• GESTELLTE AUFGABE 1: Prüfe anhand des Auszugs über Kultur weiter unten, ob diese Aussagen stimmen: (a) Georg Simmel hat schon am Beginn des 20. Jahrhunderts auf den beschriebenen Prozess hingewiesen. (b) Die kulturelle Vernichtung hat volle Macht und Gewalt. (c) Der Reichtum ist zu klein, um ihn noch zu leben. Antworte jeweils mit Ja oder Nein und zitiere die entscheidenden Worte des Auszugs wörtlich.

Harmloser scheinen die Gefahren zu sein, die eine hypermoderne Welt ihrer Kultur ermöglichen oder antun, also gleichfalls: entweder erweitern oder (dadurch) vernichten wird. Denn die Vernichtung hat als „kulturelle“ nur partiale Macht und Gewalt, die freilich, weil das Leben der Menschen unmittelbar durchdringend, von kaum geringerem Gewicht ist als jenes hypothetisch erwogene Welt-Ende-Szenarium. Gemeint ist ein Prozeß, auf den schon Georg Simmel am Beginn des 20. Jahrhunderts hingewiesen hat: die objektive Kultur habe die Kultur eines Subjektes eben dieser objektiv explodierenden Kultur unmöglich gemacht. Der Reichtum ist zu groß, als daß man ihn noch leben und überleben könnte.

[Gespeicherte Einträge]
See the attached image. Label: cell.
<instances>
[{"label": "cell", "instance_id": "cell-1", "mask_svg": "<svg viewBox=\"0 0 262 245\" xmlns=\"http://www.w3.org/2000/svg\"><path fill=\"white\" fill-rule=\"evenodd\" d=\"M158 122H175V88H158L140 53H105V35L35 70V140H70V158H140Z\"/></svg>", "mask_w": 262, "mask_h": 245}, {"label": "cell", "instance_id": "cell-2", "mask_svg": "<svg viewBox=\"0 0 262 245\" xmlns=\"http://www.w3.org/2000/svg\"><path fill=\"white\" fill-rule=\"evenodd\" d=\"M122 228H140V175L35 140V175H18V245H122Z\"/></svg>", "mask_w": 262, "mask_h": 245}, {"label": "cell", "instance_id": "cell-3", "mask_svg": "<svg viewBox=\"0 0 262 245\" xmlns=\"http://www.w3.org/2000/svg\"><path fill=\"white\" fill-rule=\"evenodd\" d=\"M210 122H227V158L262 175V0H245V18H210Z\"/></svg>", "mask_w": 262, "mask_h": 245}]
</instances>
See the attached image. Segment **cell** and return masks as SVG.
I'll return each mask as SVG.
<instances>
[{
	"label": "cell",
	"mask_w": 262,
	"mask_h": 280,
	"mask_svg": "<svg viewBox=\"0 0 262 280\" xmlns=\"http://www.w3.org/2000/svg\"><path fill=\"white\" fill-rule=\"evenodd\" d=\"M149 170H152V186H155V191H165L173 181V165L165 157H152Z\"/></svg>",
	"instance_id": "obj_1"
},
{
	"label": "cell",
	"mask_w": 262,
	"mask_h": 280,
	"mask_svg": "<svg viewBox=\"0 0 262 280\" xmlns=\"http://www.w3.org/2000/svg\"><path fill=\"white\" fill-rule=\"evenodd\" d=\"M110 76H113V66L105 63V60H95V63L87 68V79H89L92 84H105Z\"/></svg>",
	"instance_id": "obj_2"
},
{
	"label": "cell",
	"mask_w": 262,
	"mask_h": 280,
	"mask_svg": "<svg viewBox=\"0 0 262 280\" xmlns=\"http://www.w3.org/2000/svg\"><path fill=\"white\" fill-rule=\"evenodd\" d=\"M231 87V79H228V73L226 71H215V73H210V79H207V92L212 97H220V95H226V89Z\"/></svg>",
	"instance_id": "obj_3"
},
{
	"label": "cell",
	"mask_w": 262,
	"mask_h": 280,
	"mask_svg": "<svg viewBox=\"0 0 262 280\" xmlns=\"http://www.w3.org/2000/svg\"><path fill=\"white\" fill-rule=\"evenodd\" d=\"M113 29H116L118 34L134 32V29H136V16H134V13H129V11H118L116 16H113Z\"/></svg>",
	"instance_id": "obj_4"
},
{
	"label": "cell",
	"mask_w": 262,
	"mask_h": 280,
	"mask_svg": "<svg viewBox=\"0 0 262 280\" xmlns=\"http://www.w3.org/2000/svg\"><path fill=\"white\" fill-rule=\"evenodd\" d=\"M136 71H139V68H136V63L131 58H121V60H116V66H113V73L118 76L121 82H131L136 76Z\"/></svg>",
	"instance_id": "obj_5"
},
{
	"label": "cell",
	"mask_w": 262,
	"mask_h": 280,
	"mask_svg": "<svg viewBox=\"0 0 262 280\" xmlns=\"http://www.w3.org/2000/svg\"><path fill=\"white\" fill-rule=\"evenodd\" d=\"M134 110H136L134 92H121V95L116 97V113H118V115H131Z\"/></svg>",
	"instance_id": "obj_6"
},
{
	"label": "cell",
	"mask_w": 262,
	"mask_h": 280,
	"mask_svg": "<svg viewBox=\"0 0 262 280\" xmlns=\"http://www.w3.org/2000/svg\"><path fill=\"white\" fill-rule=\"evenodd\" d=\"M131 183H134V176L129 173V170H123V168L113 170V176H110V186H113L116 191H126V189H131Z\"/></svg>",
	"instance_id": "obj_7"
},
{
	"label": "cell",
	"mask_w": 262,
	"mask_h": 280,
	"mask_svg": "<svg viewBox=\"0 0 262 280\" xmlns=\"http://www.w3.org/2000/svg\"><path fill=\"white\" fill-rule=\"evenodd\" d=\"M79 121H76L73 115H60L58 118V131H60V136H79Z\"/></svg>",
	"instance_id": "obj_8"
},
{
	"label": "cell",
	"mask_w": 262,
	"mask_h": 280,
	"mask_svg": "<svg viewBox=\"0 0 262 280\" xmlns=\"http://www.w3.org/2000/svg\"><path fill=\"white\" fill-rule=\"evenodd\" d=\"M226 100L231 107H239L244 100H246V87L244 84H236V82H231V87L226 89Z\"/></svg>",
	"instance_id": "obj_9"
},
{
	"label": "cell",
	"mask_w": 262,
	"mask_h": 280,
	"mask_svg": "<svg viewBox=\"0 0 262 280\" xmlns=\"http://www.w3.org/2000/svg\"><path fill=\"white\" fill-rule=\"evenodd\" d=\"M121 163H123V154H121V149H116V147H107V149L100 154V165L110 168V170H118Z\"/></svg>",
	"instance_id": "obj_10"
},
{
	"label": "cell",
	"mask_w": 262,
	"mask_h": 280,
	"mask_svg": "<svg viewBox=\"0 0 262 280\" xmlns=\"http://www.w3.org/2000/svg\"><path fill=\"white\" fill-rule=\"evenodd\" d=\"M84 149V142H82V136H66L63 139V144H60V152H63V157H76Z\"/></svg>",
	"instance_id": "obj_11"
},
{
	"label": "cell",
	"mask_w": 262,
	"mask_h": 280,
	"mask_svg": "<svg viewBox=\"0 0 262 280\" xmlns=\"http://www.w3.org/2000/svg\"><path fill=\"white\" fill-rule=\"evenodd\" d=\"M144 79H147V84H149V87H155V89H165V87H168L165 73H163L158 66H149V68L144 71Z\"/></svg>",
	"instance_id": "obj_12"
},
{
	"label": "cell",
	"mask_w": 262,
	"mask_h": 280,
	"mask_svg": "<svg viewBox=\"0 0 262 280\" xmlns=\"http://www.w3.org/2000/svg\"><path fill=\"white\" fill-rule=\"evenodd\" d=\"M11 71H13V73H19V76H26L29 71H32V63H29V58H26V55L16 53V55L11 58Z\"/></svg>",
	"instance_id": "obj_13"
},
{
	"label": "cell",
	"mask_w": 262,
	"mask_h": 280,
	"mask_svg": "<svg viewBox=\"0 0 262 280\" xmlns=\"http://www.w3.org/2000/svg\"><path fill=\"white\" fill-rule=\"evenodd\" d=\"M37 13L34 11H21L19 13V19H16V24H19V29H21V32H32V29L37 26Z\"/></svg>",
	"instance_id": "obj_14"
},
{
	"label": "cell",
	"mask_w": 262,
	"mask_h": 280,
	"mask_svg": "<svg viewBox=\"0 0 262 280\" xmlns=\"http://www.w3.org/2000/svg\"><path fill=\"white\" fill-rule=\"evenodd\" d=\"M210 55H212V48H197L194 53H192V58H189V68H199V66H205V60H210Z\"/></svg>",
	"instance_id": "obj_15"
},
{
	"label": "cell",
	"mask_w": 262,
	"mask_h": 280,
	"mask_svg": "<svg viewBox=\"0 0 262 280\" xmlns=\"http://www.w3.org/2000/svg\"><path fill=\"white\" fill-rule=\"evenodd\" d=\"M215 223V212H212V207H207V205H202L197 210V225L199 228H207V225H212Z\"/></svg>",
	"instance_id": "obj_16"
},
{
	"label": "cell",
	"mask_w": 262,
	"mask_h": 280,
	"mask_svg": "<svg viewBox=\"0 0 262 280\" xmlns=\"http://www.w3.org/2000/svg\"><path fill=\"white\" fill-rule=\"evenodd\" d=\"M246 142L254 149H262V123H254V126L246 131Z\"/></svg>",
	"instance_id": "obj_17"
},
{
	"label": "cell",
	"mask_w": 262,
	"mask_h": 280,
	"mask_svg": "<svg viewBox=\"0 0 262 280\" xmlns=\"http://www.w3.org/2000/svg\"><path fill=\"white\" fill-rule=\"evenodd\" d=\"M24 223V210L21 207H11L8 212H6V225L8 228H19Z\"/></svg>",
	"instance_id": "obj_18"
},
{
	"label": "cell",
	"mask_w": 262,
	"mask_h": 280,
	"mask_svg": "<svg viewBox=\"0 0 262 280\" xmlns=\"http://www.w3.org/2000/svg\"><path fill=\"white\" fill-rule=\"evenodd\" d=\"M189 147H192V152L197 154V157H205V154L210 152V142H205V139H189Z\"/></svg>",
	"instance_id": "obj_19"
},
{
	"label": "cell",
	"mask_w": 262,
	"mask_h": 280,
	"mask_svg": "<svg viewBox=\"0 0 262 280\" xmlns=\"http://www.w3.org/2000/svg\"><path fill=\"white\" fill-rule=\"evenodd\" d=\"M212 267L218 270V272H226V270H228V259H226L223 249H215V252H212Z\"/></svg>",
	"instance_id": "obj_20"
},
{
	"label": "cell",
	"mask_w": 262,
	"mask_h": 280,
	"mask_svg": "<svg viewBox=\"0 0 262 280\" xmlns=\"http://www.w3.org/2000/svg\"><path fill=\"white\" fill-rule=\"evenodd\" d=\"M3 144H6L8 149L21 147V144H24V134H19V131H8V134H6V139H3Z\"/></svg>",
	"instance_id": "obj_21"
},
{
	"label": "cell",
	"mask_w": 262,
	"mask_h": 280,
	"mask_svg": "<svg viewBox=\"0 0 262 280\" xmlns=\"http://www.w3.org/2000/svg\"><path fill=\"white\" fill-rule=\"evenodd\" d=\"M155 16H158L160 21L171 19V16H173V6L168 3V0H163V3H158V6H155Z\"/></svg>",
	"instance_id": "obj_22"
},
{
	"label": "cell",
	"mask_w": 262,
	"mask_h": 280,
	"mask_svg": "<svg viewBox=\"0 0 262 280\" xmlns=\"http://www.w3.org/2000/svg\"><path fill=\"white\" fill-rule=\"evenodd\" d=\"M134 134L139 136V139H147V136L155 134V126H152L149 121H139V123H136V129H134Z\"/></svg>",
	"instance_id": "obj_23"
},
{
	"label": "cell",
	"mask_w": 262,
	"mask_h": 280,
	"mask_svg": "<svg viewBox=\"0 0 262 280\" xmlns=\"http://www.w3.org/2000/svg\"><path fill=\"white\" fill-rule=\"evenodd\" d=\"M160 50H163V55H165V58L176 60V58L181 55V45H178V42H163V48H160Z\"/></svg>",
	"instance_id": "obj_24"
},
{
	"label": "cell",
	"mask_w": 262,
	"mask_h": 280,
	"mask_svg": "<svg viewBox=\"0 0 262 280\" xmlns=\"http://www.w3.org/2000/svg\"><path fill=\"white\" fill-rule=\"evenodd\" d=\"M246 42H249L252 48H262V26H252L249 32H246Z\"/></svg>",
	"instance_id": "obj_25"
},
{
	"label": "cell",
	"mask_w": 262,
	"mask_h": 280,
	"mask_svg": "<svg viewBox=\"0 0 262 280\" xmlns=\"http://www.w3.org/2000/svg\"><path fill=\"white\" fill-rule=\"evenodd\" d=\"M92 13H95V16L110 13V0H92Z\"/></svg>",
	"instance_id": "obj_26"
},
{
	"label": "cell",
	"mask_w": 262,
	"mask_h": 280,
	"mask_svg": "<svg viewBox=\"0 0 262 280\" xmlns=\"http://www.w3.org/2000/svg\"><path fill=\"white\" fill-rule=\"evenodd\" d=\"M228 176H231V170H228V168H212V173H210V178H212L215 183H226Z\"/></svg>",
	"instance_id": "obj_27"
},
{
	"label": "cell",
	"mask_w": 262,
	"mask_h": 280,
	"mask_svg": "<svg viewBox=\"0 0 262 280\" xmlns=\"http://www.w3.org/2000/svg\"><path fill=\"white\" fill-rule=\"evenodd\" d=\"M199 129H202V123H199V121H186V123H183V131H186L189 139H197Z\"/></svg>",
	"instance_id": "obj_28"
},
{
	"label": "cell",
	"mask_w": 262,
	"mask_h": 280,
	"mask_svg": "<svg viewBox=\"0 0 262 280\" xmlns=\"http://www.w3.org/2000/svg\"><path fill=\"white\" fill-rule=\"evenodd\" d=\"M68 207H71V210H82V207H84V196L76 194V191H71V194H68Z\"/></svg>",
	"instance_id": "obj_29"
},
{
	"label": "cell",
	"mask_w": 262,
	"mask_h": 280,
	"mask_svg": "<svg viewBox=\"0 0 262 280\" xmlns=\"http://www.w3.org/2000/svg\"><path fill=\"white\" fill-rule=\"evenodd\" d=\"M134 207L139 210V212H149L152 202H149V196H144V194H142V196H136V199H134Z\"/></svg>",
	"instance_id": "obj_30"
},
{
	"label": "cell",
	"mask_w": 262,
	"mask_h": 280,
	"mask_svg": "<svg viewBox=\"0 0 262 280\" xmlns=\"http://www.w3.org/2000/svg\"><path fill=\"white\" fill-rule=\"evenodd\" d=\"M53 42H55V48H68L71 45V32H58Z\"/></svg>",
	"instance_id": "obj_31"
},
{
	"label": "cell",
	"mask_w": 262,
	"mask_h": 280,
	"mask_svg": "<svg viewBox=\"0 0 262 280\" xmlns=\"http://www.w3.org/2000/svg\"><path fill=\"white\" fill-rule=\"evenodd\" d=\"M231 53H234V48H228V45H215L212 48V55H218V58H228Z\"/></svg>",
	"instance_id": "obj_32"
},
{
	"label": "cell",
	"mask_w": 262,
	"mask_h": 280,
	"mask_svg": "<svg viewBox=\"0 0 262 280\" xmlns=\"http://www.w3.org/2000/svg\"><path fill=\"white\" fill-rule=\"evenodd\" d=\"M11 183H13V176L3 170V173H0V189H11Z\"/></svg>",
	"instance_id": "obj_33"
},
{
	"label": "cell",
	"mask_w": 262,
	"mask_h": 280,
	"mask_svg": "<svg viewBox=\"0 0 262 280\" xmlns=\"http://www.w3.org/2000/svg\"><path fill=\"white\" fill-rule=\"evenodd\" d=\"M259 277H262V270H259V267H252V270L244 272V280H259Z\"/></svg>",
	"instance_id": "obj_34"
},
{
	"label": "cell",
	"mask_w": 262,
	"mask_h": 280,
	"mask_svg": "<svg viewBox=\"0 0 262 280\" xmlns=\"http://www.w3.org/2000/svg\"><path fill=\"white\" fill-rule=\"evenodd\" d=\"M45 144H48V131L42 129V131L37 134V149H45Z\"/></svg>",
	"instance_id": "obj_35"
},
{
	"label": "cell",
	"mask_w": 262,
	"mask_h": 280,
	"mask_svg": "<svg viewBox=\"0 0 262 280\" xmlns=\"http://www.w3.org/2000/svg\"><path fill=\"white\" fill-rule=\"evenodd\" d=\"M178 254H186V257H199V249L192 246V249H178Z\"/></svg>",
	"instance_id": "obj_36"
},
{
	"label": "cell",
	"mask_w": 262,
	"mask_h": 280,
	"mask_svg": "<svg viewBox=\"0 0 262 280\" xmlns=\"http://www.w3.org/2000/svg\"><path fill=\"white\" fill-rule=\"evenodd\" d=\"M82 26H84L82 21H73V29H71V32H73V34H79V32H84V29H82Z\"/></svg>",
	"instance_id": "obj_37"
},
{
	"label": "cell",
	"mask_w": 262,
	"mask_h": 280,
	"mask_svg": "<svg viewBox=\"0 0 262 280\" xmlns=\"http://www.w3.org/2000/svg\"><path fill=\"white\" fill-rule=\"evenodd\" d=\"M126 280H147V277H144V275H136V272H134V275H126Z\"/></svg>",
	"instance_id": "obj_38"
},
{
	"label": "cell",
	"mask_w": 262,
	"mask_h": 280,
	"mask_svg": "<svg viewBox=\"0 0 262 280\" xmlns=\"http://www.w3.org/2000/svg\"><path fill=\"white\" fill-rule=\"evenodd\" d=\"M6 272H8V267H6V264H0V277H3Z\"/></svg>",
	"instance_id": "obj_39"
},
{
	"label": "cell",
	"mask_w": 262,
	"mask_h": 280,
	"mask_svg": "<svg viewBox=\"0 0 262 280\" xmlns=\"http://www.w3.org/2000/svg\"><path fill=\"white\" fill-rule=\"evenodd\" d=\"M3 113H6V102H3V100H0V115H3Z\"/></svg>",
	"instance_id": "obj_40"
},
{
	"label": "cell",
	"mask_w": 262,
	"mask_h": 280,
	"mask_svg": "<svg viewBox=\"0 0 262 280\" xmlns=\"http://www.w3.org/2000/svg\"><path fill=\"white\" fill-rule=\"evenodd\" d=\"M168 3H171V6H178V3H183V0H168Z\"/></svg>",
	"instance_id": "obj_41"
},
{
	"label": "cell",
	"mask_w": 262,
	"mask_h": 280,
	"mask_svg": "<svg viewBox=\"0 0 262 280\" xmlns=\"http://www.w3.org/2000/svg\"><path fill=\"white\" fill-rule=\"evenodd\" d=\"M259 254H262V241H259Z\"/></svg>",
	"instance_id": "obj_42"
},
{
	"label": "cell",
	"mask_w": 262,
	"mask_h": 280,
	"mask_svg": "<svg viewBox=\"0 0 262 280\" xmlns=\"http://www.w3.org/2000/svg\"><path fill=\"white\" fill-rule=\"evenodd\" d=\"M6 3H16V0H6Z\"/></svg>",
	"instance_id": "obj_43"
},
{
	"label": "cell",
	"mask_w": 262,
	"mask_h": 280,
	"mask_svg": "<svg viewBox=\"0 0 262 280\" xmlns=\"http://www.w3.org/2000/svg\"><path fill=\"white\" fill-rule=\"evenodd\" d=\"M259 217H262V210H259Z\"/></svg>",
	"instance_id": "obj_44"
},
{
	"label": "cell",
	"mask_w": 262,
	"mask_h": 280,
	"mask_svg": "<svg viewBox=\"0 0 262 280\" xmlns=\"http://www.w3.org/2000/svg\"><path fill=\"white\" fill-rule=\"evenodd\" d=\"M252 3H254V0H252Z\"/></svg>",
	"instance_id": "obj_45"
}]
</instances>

• GESTELLTE AUFGABE 2: Zeige jede Zeile der Auflistung, in der das Wort „image“ vorkommt. Groß- und Kleinschreibung zählt.

• ENDGÜLTIGE ANTWORT 1:
(a) Ja: »auf den schon Georg Simmel am Beginn des 20. Jahrhunderts hingewiesen hat«
(b) Nein: »Denn die Vernichtung hat als „kulturelle“ nur partiale Macht und Gewalt«
(c) Nein: »Der Reichtum ist zu groß, als daß man ihn noch leben und überleben könnte.«

• ENDGÜLTIGE ANTWORT 2:
See the attached image. Label: cell.
See the attached image. Segment **cell** and return masks as SVG.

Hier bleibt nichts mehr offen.